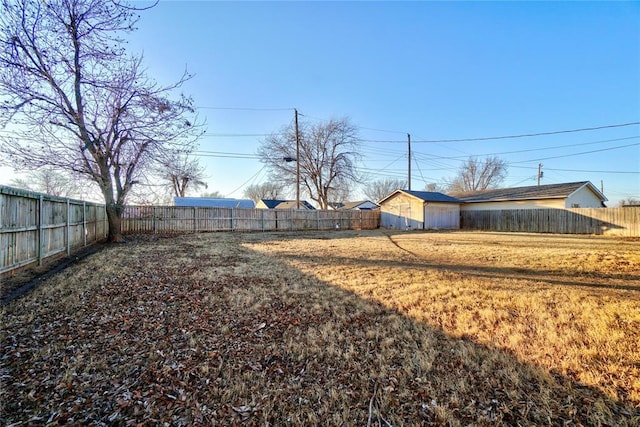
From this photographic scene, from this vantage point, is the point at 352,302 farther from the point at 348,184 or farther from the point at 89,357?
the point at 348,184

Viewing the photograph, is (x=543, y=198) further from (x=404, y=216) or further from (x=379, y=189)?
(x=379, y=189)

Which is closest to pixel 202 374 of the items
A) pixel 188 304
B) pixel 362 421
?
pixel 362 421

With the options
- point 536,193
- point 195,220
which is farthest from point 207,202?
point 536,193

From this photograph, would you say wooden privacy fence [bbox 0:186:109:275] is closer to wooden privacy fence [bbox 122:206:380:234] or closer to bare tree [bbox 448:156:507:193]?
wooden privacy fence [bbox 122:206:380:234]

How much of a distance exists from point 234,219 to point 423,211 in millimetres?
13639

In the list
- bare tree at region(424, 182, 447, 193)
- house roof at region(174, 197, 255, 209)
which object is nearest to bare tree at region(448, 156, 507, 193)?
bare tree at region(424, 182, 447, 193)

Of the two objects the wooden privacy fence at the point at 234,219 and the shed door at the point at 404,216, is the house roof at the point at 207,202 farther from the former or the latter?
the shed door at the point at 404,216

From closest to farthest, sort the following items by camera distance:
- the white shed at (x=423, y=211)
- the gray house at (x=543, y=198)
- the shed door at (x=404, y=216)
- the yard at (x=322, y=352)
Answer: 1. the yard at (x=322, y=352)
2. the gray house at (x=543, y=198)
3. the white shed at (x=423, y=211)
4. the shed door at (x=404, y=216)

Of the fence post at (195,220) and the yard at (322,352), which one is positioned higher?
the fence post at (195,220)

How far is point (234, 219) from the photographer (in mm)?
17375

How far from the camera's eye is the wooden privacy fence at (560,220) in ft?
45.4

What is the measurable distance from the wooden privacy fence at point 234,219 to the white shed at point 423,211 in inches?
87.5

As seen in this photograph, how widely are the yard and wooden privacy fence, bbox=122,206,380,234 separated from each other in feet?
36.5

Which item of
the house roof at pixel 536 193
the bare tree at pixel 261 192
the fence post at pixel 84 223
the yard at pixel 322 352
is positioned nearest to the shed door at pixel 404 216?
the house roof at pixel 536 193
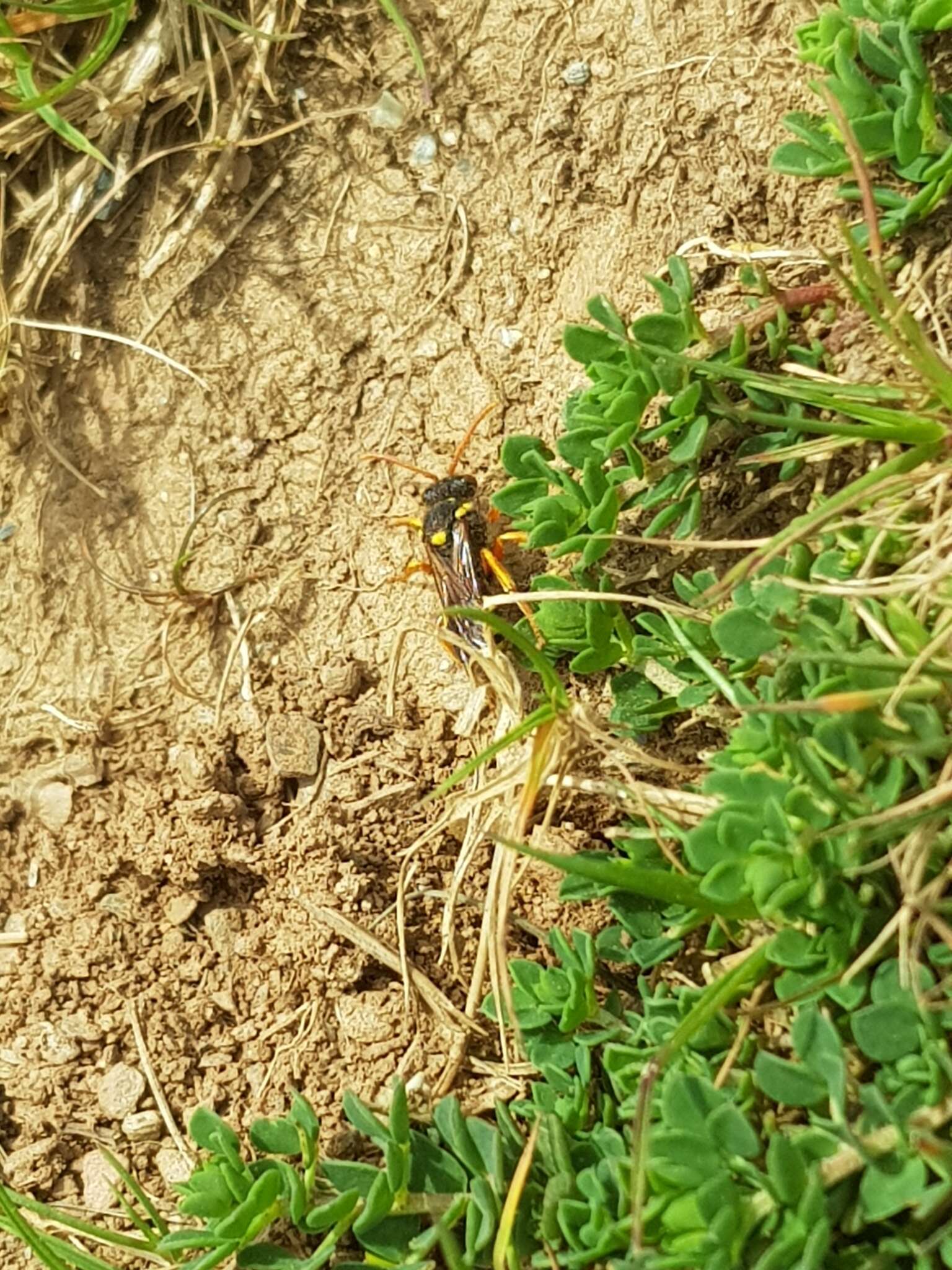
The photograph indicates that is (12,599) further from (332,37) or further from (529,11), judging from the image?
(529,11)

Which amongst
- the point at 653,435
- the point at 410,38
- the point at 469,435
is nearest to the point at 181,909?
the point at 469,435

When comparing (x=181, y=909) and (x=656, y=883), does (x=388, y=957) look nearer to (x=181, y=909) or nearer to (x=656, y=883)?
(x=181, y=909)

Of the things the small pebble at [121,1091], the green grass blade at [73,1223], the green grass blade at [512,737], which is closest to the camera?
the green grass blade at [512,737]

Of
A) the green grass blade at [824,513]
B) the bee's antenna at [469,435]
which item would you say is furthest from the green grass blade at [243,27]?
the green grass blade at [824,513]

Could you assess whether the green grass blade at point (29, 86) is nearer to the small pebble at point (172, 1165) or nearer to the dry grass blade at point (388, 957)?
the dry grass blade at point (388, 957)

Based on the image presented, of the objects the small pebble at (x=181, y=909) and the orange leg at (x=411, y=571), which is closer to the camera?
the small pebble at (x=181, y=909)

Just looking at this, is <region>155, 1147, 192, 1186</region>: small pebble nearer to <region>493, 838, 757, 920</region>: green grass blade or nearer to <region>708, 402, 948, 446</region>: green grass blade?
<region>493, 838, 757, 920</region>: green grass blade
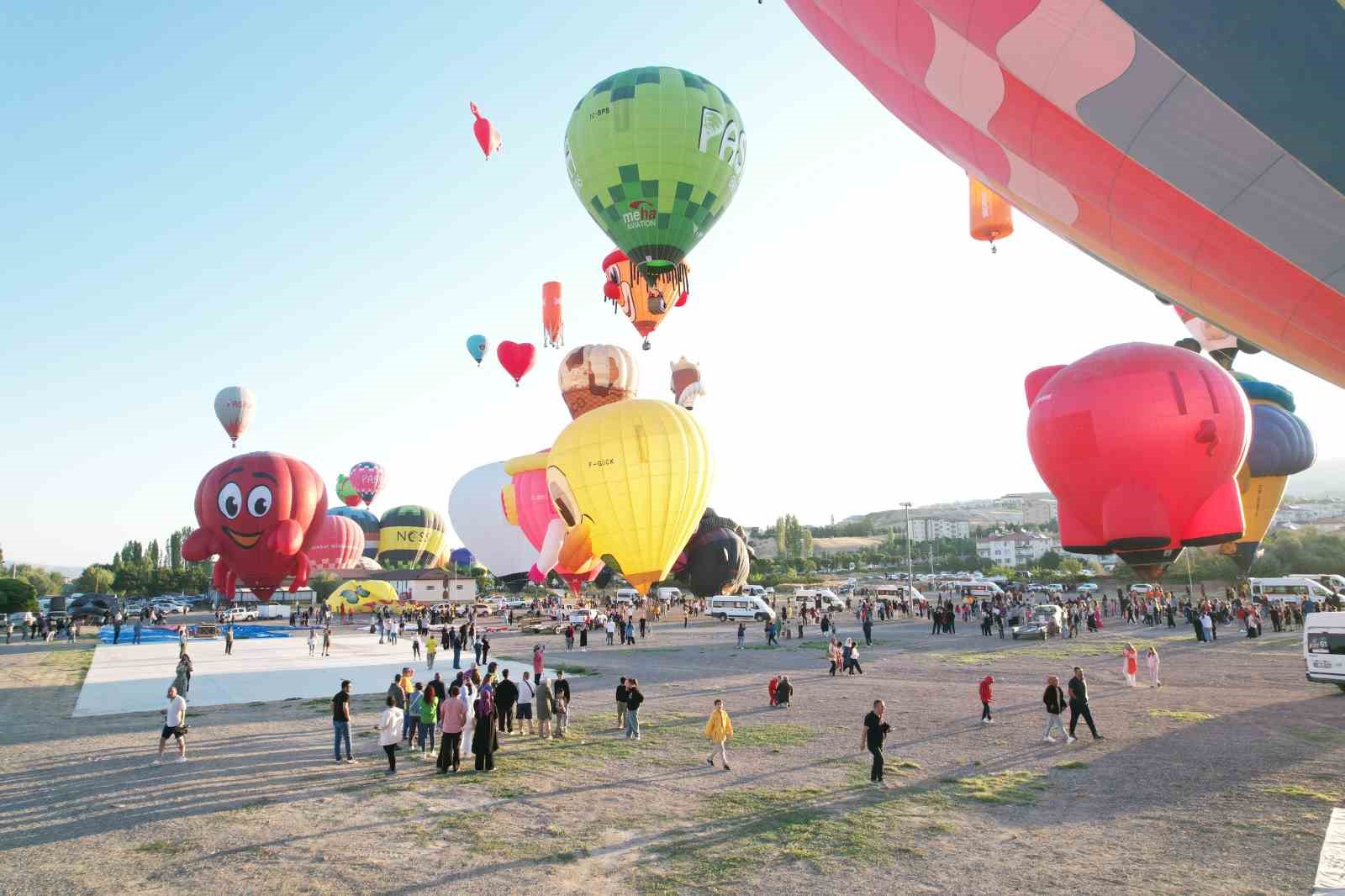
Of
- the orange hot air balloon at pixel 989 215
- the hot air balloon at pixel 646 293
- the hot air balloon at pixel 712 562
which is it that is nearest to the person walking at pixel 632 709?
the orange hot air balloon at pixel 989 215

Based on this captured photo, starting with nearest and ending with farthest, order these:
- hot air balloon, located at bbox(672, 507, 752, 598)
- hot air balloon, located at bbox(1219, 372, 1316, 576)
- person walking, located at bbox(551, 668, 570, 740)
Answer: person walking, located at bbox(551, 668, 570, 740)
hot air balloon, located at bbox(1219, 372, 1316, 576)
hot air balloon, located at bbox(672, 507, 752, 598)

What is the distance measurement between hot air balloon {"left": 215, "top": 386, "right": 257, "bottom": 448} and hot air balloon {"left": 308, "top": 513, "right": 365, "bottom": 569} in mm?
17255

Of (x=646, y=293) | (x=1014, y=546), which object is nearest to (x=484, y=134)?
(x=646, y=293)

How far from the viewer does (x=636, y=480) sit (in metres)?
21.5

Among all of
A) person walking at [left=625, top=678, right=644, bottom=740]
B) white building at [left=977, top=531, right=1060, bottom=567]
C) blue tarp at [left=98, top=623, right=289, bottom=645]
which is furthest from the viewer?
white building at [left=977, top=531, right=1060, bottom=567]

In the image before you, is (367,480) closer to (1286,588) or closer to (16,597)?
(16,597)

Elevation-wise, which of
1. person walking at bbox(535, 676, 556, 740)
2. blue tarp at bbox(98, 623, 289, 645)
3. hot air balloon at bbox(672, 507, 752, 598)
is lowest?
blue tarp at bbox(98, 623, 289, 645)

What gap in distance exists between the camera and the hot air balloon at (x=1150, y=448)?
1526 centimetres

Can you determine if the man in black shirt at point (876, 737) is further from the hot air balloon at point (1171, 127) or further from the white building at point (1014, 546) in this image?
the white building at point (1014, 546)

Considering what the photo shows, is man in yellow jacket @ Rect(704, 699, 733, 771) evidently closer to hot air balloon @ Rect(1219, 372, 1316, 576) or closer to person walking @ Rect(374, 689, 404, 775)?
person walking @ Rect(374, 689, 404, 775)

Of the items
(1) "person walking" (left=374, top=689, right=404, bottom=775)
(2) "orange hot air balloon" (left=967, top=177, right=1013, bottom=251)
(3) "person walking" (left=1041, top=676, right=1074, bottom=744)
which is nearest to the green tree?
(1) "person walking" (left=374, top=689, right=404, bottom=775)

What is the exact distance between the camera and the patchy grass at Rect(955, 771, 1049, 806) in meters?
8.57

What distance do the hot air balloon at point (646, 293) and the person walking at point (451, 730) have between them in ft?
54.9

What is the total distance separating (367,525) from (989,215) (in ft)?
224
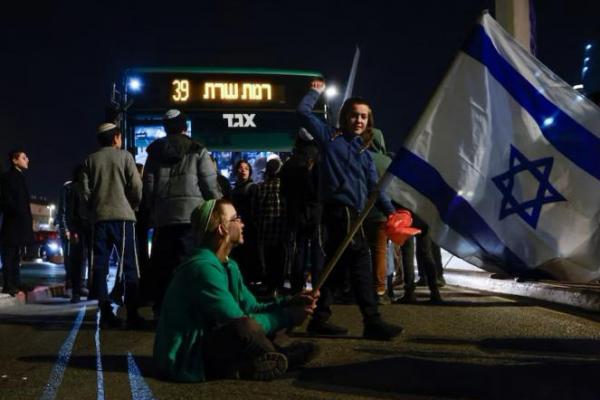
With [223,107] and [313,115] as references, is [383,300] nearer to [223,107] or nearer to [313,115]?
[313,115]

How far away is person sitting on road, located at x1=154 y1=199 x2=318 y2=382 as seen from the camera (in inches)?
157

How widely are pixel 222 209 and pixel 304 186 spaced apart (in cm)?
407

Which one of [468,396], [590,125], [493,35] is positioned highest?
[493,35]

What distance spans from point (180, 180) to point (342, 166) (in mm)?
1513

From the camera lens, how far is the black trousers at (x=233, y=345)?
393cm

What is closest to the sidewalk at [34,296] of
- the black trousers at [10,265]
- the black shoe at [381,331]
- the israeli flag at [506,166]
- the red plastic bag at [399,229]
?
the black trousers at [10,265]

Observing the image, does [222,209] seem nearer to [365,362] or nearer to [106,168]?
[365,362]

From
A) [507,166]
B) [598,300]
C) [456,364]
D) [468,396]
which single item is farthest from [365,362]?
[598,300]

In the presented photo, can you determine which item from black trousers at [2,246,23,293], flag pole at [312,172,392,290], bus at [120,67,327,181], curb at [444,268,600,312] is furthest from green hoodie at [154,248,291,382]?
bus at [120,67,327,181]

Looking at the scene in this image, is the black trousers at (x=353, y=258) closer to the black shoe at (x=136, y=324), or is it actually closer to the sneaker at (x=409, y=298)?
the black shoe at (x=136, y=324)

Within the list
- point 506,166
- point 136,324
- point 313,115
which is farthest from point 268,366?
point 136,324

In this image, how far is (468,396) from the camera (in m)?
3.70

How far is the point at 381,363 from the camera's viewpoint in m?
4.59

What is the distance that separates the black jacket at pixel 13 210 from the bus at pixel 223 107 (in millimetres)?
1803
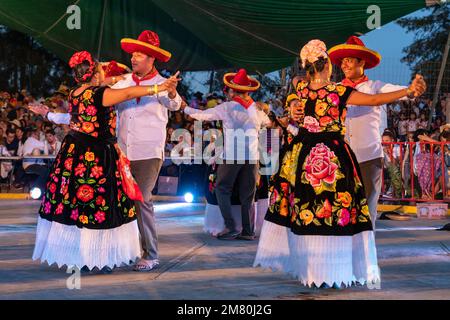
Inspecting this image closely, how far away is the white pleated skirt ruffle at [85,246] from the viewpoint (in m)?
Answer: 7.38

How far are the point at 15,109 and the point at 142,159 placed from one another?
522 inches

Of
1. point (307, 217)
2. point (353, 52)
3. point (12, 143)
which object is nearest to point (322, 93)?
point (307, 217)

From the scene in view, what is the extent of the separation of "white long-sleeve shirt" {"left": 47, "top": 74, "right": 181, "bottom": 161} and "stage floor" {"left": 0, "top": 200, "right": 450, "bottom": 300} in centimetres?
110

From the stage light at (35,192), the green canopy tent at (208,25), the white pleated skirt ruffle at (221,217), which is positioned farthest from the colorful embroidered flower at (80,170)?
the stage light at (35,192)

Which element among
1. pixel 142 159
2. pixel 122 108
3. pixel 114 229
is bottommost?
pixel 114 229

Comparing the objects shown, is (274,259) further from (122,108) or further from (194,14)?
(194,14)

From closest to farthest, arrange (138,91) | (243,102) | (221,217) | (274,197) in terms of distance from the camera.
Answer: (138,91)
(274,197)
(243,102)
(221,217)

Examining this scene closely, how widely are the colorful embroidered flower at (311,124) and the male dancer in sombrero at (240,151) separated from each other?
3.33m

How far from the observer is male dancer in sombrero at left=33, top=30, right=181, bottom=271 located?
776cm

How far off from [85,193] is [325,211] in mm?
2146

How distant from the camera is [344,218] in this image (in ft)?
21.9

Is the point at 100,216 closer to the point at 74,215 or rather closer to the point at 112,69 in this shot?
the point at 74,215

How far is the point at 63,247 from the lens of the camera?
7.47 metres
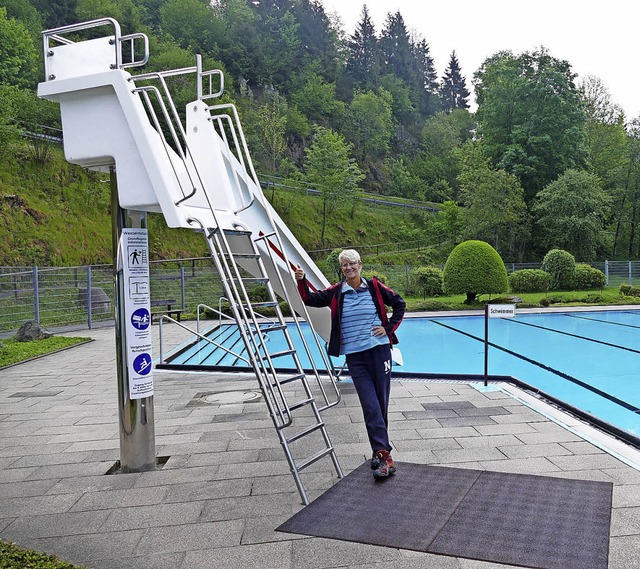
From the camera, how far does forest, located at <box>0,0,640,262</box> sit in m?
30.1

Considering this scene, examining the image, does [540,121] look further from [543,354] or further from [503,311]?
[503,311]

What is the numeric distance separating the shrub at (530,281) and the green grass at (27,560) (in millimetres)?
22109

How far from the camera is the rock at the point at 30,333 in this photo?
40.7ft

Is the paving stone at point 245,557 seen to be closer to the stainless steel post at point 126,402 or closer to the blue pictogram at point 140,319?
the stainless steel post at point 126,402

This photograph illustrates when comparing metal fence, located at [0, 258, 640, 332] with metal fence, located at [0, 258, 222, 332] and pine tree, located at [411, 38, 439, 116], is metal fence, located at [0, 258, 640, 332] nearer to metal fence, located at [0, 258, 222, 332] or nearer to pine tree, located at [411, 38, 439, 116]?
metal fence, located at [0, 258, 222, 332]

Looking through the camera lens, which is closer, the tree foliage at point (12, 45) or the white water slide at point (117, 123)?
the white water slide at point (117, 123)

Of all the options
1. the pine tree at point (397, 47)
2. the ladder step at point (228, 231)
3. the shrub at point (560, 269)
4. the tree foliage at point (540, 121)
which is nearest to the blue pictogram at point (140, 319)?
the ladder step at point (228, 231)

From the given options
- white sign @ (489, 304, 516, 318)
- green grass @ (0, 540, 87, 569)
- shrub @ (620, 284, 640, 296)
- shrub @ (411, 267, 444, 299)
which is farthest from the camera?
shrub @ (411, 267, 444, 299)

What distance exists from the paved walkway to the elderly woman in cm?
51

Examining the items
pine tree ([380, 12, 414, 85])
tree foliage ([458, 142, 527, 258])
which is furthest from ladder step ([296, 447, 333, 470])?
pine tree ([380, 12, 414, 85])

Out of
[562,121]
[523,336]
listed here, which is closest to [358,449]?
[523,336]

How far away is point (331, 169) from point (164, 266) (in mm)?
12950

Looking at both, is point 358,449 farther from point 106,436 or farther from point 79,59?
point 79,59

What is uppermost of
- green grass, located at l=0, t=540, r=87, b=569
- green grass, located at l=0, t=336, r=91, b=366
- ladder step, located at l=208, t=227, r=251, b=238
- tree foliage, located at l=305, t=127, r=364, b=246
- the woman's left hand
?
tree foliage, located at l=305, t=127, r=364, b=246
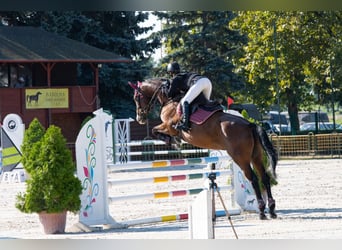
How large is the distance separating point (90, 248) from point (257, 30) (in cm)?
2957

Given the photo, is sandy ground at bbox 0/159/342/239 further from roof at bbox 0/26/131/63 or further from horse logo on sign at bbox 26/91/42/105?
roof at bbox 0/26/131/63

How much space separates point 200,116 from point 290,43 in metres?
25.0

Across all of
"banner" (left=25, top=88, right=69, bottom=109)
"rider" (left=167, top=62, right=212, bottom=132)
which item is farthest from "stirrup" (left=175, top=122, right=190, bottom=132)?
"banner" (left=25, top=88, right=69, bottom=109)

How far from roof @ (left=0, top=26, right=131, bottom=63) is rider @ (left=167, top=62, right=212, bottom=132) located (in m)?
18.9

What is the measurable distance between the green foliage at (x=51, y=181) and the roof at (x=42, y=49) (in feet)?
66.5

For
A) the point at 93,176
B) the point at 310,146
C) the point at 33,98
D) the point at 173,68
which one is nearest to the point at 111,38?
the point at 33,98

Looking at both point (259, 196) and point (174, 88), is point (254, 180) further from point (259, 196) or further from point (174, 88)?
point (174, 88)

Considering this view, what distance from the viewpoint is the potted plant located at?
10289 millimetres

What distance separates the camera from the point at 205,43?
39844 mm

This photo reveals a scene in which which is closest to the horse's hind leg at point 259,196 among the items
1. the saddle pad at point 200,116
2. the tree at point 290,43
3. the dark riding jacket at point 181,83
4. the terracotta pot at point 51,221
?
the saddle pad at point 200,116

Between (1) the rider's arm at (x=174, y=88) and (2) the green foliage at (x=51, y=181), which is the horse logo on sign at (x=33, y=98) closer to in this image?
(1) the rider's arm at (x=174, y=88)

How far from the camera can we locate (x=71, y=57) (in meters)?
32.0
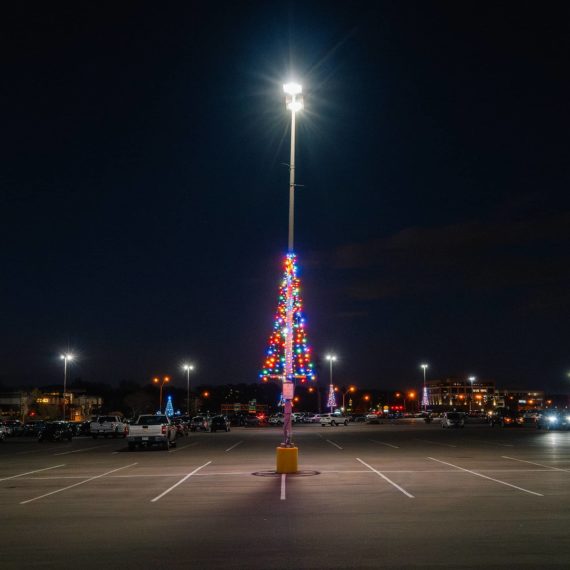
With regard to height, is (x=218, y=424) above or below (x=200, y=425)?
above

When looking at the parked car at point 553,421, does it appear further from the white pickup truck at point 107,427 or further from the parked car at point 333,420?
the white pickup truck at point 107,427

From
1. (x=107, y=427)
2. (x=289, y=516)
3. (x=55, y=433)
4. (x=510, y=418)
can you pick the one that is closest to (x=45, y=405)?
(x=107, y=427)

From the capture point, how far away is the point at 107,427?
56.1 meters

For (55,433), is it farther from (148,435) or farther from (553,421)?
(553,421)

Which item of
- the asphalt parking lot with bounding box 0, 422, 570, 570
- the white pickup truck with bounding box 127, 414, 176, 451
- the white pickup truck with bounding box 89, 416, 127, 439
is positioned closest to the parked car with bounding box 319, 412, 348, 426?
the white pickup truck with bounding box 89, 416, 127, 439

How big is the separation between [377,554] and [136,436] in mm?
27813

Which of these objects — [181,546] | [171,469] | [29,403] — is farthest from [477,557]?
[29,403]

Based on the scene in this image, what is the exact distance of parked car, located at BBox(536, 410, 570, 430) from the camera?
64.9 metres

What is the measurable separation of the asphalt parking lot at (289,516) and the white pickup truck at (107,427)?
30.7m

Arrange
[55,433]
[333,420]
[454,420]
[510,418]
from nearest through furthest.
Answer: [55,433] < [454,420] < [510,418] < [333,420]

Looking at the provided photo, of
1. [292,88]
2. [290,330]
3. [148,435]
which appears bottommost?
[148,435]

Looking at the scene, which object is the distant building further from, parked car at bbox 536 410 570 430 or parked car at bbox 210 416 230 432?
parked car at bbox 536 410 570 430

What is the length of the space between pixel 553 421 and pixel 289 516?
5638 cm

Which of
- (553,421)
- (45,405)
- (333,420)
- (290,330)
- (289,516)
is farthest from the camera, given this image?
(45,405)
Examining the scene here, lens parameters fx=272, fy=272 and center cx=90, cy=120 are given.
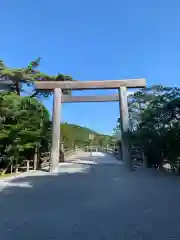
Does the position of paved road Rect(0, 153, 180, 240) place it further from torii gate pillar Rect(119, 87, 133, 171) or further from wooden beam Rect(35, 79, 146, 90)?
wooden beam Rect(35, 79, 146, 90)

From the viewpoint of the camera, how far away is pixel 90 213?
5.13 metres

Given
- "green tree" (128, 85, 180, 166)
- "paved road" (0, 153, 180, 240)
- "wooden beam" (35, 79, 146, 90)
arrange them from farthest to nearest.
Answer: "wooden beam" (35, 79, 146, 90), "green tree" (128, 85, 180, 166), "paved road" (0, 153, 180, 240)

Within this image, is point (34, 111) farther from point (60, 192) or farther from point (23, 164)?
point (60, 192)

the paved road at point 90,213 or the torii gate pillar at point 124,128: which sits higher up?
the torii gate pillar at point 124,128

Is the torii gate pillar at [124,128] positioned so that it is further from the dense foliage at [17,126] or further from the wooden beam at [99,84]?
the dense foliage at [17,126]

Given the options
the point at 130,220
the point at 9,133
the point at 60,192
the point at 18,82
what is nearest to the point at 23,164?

━━━━━━━━━━━━━━━━━━━━

*Instruction*. Revise the listing from the line containing "From the viewpoint of" through the end of the listing, replacing "arrange" with "sort" and keeping everything else the same.

*Answer in full*.
From the viewpoint of the camera, how far away is pixel 90 213?
5.13 metres

Given
- "green tree" (128, 85, 180, 166)
- "paved road" (0, 153, 180, 240)
- "wooden beam" (35, 79, 146, 90)
sort them from farthest to nearest.
Answer: "wooden beam" (35, 79, 146, 90), "green tree" (128, 85, 180, 166), "paved road" (0, 153, 180, 240)

Within this image, is point (34, 111) farther from point (60, 192) or farther from point (23, 164)?
point (60, 192)

the paved road at point 90,213 or the torii gate pillar at point 124,128: which sits higher up?
the torii gate pillar at point 124,128

Is the torii gate pillar at [124,128] positioned so that it is further from the dense foliage at [17,126] or further from the wooden beam at [99,84]?
the dense foliage at [17,126]

Given the options
the point at 130,220
the point at 9,133
the point at 60,192
the point at 18,82
what is nearest to the point at 23,164?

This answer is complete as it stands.